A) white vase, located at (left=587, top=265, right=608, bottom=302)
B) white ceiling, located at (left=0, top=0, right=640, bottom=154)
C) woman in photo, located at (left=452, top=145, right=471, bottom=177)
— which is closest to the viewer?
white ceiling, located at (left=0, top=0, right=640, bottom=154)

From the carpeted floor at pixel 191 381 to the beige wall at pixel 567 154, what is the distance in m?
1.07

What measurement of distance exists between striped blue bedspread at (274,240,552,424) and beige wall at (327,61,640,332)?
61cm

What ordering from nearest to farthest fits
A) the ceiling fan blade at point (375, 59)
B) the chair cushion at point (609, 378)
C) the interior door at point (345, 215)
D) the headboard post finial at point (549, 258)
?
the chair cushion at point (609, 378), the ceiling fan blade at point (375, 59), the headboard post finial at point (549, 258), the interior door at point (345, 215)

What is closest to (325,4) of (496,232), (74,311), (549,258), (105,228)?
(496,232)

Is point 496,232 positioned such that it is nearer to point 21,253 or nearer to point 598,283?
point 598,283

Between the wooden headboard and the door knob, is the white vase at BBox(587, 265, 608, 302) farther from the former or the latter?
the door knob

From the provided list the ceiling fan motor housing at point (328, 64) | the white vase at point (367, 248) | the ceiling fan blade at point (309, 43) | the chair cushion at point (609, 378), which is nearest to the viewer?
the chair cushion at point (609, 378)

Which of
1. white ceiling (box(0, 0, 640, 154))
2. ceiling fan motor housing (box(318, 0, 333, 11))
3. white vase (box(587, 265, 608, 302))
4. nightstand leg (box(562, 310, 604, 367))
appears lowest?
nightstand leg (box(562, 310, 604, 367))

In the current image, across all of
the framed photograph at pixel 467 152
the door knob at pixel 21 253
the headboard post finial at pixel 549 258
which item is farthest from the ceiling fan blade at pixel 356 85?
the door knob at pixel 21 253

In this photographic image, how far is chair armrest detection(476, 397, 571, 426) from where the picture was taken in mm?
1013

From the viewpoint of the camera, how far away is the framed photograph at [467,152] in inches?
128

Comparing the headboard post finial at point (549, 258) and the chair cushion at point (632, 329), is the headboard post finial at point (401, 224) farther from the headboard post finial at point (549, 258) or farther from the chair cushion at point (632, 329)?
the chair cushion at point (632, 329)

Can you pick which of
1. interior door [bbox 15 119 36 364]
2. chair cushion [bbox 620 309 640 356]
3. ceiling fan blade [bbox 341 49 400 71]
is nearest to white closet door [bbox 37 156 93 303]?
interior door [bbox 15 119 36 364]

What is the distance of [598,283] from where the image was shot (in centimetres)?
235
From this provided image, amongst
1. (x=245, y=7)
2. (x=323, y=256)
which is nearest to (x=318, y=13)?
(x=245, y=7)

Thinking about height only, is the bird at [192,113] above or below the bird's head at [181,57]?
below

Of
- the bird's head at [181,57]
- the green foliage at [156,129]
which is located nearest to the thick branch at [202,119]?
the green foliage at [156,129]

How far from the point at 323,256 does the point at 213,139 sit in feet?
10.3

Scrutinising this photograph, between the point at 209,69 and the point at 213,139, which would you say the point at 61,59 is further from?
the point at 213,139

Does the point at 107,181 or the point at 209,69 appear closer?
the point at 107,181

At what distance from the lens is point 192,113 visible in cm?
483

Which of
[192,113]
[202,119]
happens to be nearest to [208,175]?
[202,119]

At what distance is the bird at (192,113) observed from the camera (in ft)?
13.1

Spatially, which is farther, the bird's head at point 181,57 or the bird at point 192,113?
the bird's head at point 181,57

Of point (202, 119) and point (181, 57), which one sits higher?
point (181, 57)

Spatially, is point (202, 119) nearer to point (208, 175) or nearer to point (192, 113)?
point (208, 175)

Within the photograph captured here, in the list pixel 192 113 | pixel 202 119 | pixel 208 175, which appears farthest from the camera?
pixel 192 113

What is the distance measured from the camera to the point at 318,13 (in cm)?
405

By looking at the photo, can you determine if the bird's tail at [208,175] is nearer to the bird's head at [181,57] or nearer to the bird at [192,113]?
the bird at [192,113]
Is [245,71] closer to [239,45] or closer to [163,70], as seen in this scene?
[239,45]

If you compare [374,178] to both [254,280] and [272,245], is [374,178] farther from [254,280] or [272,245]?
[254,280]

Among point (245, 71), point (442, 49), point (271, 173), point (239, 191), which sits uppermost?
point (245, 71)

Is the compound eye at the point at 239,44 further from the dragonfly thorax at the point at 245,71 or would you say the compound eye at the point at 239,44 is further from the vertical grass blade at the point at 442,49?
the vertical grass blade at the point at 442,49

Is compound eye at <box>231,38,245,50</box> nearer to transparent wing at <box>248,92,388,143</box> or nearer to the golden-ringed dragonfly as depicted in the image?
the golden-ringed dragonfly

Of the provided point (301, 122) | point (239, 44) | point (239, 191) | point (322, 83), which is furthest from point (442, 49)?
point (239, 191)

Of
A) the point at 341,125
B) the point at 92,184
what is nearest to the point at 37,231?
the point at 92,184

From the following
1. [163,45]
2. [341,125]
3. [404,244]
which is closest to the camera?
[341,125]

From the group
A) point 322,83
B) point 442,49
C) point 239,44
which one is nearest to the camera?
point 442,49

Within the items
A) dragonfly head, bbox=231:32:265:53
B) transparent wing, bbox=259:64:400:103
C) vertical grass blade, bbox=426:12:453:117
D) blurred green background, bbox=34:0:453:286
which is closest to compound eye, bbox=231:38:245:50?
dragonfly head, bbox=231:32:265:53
——————————
Direction
Swap "camera" for "viewer" in the stretch of the material from the line containing "From the following" through the end, and reproduce those lines with all else unchanged.

Task response
From the following
1. [163,45]
2. [341,125]
3. [404,244]
which is closest to the viewer?
[341,125]

From the group
A) point 322,83
B) point 442,49
C) point 239,44
which one is nearest to the viewer?
point 442,49

Within the items
A) dragonfly head, bbox=231:32:265:53
B) transparent wing, bbox=259:64:400:103
C) vertical grass blade, bbox=426:12:453:117
D) blurred green background, bbox=34:0:453:286
which is closest to compound eye, bbox=231:38:245:50?
dragonfly head, bbox=231:32:265:53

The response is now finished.